Exercise goal
Leave out any picture and return the remaining listing below exactly as given.

— Start of Data listing —

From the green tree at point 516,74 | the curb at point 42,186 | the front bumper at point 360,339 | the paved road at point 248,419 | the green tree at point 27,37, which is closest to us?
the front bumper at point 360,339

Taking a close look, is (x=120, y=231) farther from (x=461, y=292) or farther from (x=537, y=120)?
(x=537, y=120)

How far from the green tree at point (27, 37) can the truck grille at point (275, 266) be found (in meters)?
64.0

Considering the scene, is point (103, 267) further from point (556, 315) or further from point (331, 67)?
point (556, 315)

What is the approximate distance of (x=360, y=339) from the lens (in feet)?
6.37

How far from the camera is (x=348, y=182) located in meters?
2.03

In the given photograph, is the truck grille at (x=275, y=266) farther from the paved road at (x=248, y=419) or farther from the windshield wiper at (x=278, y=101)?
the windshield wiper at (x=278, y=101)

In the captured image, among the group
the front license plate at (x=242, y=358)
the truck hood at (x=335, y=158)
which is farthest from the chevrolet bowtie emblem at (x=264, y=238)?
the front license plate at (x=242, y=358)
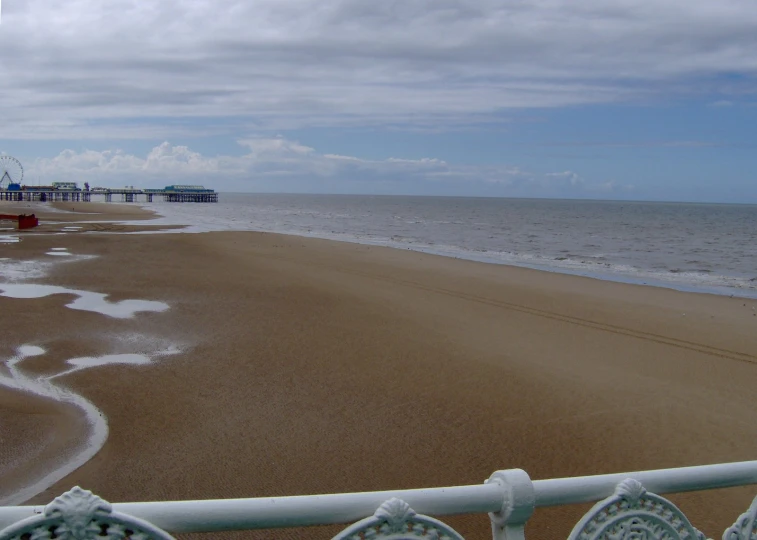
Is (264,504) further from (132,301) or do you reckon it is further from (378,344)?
(132,301)

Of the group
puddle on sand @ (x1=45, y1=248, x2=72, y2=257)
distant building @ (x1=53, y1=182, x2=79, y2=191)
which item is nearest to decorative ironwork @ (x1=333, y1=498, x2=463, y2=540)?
puddle on sand @ (x1=45, y1=248, x2=72, y2=257)

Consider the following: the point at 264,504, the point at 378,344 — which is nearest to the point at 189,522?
the point at 264,504

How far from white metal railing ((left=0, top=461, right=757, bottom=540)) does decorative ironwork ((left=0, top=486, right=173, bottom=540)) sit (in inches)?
0.7

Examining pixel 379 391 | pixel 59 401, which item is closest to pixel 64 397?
pixel 59 401

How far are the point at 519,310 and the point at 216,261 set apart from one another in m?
11.3

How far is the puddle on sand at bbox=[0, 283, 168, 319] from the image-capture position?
44.8 ft

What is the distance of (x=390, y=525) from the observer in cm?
220

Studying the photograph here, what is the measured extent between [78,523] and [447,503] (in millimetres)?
1086

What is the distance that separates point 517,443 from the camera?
23.2ft

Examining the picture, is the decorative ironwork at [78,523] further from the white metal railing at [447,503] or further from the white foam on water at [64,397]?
the white foam on water at [64,397]

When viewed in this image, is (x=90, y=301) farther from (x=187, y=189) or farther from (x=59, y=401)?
(x=187, y=189)

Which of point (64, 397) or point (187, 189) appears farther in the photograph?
point (187, 189)

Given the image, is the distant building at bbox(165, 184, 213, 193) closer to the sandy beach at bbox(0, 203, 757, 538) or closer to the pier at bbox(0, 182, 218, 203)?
the pier at bbox(0, 182, 218, 203)

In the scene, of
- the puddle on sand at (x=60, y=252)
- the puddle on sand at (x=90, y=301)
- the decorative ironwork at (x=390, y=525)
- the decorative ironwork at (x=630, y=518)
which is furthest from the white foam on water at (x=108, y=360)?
the puddle on sand at (x=60, y=252)
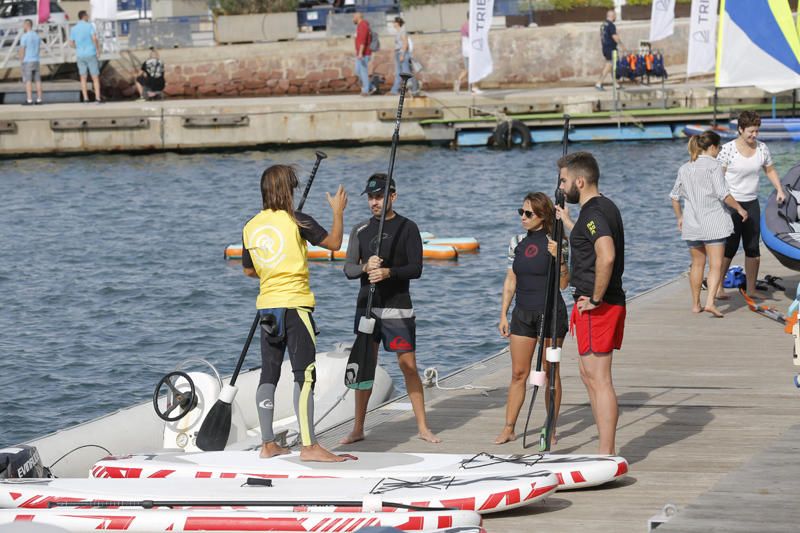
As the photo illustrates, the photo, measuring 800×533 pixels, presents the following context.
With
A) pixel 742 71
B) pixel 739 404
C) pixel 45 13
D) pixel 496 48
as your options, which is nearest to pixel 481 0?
pixel 496 48

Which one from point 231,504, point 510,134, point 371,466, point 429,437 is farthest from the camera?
point 510,134

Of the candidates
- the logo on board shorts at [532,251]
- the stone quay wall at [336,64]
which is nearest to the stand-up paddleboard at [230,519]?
the logo on board shorts at [532,251]

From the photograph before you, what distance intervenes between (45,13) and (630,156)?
644 inches

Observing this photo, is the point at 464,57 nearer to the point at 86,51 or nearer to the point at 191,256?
the point at 86,51

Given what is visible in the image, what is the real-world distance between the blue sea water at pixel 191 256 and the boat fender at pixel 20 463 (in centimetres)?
382

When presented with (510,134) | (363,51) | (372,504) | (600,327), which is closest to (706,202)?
(600,327)

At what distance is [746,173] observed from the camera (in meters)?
12.8

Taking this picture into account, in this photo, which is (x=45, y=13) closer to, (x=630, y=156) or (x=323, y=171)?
(x=323, y=171)

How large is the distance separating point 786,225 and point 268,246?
280 inches

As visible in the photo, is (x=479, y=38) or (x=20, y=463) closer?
(x=20, y=463)

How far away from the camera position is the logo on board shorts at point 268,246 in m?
8.01

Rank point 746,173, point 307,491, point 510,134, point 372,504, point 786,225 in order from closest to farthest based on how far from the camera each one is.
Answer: point 372,504, point 307,491, point 746,173, point 786,225, point 510,134

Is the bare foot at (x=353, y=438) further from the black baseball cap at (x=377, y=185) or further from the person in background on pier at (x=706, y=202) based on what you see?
the person in background on pier at (x=706, y=202)

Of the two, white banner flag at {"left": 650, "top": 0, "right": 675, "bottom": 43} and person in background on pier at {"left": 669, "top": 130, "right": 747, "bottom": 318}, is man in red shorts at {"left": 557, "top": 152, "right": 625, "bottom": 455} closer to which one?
person in background on pier at {"left": 669, "top": 130, "right": 747, "bottom": 318}
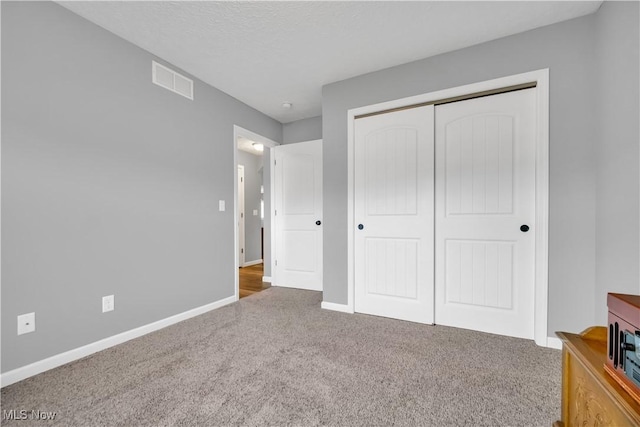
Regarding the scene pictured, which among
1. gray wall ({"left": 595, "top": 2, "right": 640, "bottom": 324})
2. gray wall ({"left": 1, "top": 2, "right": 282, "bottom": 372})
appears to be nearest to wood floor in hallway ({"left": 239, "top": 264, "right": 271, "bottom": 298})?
gray wall ({"left": 1, "top": 2, "right": 282, "bottom": 372})

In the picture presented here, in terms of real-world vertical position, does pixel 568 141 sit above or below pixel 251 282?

— End of Data listing —

The completed task
From the green tree at point 516,74 | the curb at point 42,186 | the front bumper at point 360,339 | the paved road at point 248,419 | the green tree at point 27,37, which is closest to us?
the front bumper at point 360,339

Taking a close look, is (x=120, y=231) farther from (x=461, y=292) or farther from (x=537, y=120)?
(x=537, y=120)

How far from the green tree at point (27, 37) can the truck grille at point (275, 266) be found (in meters)?
64.0

Considering the scene, is point (103, 267) further from point (556, 315) or further from point (331, 67)?
point (556, 315)

What is the approximate distance of (x=360, y=339) from the lens (in feet)?
6.37

How far from the camera is (x=348, y=182) located in meters?
2.03

In the given photograph, is the truck grille at (x=275, y=266) farther from the paved road at (x=248, y=419) or farther from the windshield wiper at (x=278, y=101)?
the windshield wiper at (x=278, y=101)

In the captured image, among the group
the front license plate at (x=242, y=358)
the truck hood at (x=335, y=158)
which is farthest from the chevrolet bowtie emblem at (x=264, y=238)?
the front license plate at (x=242, y=358)
Is (264,504) further from (132,301) or do you reckon it is further from (378,344)?
(132,301)

Of the group
puddle on sand @ (x1=45, y1=248, x2=72, y2=257)
distant building @ (x1=53, y1=182, x2=79, y2=191)
which item is nearest to decorative ironwork @ (x1=333, y1=498, x2=463, y2=540)?
puddle on sand @ (x1=45, y1=248, x2=72, y2=257)

Consider the following: the point at 264,504, the point at 378,344 — which is nearest to the point at 189,522?
the point at 264,504

How far from white metal railing ((left=0, top=461, right=757, bottom=540)) does decorative ironwork ((left=0, top=486, right=173, bottom=540)) sit (in inches)?
0.7

Examining pixel 379 391 | pixel 59 401, which item is closest to pixel 64 397?
pixel 59 401

How far are the point at 519,310 and the point at 216,261 set apart from one another in m?
11.3

How far is the puddle on sand at bbox=[0, 283, 168, 319] from the image-capture position?
44.8 ft

What is the distance of (x=390, y=525) from the observer in cm?
220

Studying the photograph here, what is the measured extent between [78,523] and [447,503] (in millimetres)?
1086

What is the distance that separates point 517,443 from the camera?
23.2ft

Examining the picture, is the decorative ironwork at [78,523] further from the white metal railing at [447,503] or further from the white foam on water at [64,397]?
the white foam on water at [64,397]

When viewed in this image, is (x=90, y=301) farther from (x=187, y=189) or farther from (x=59, y=401)?
(x=187, y=189)

Which of point (64, 397) or point (187, 189) appears farther in the photograph?
point (187, 189)

Given the image, is the distant building at bbox(165, 184, 213, 193) closer to the sandy beach at bbox(0, 203, 757, 538) or closer to the pier at bbox(0, 182, 218, 203)?
the pier at bbox(0, 182, 218, 203)

In the scene, of
- the puddle on sand at (x=60, y=252)
- the puddle on sand at (x=90, y=301)
- the decorative ironwork at (x=390, y=525)
- the decorative ironwork at (x=630, y=518)
which is furthest from the white foam on water at (x=108, y=360)?
the puddle on sand at (x=60, y=252)
As the photo illustrates, the photo, measuring 800×533 pixels, presents the following context.
With
A) pixel 742 71
B) pixel 739 404
C) pixel 45 13
D) pixel 496 48
as your options, which is nearest to pixel 481 0?
pixel 496 48

Which one from point 231,504, point 510,134, point 371,466, point 429,437 is farthest from the camera?
point 510,134

Of the candidates
- the logo on board shorts at [532,251]
- the stone quay wall at [336,64]
which is nearest to the stand-up paddleboard at [230,519]?
the logo on board shorts at [532,251]

From the photograph before you, what distance intervenes between (45,13) and (630,156)?
644 inches

Observing this photo, is the point at 464,57 nearer to the point at 86,51 or nearer to the point at 191,256?
the point at 86,51

Given what is visible in the image, what is the real-world distance between the blue sea water at pixel 191 256 and the boat fender at pixel 20 463 (in centimetres)?
382

When presented with (510,134) | (363,51) | (372,504) | (600,327), which is closest to (706,202)?
(600,327)

At what distance is [746,173] observed from the camera (in meters)?
12.8

Taking this picture into account, in this photo, which is (x=45, y=13) closer to, (x=630, y=156) or (x=323, y=171)?
(x=323, y=171)

How large is the distance separating point 786,225 and point 268,246?
280 inches

As visible in the photo, is (x=479, y=38) or (x=20, y=463) closer?
(x=20, y=463)

How far away from the camera position is the logo on board shorts at point 268,246 in m?
8.01

Rank point 746,173, point 307,491, point 510,134, point 372,504, point 786,225 in order from closest to farthest based on how far from the camera each one is.
Answer: point 372,504, point 307,491, point 746,173, point 786,225, point 510,134

Is the bare foot at (x=353, y=438) further from the black baseball cap at (x=377, y=185) or further from the person in background on pier at (x=706, y=202) based on what you see?
the person in background on pier at (x=706, y=202)

Of the two, white banner flag at {"left": 650, "top": 0, "right": 675, "bottom": 43} and person in background on pier at {"left": 669, "top": 130, "right": 747, "bottom": 318}, is man in red shorts at {"left": 557, "top": 152, "right": 625, "bottom": 455} closer to which one?
person in background on pier at {"left": 669, "top": 130, "right": 747, "bottom": 318}
Regarding the scene pictured, which among
1. gray wall ({"left": 595, "top": 2, "right": 640, "bottom": 324})
2. gray wall ({"left": 1, "top": 2, "right": 282, "bottom": 372})
appears to be nearest to wood floor in hallway ({"left": 239, "top": 264, "right": 271, "bottom": 298})?
gray wall ({"left": 1, "top": 2, "right": 282, "bottom": 372})

In the picture presented here, in terms of real-world vertical position, does pixel 568 141 sit above or below pixel 251 282?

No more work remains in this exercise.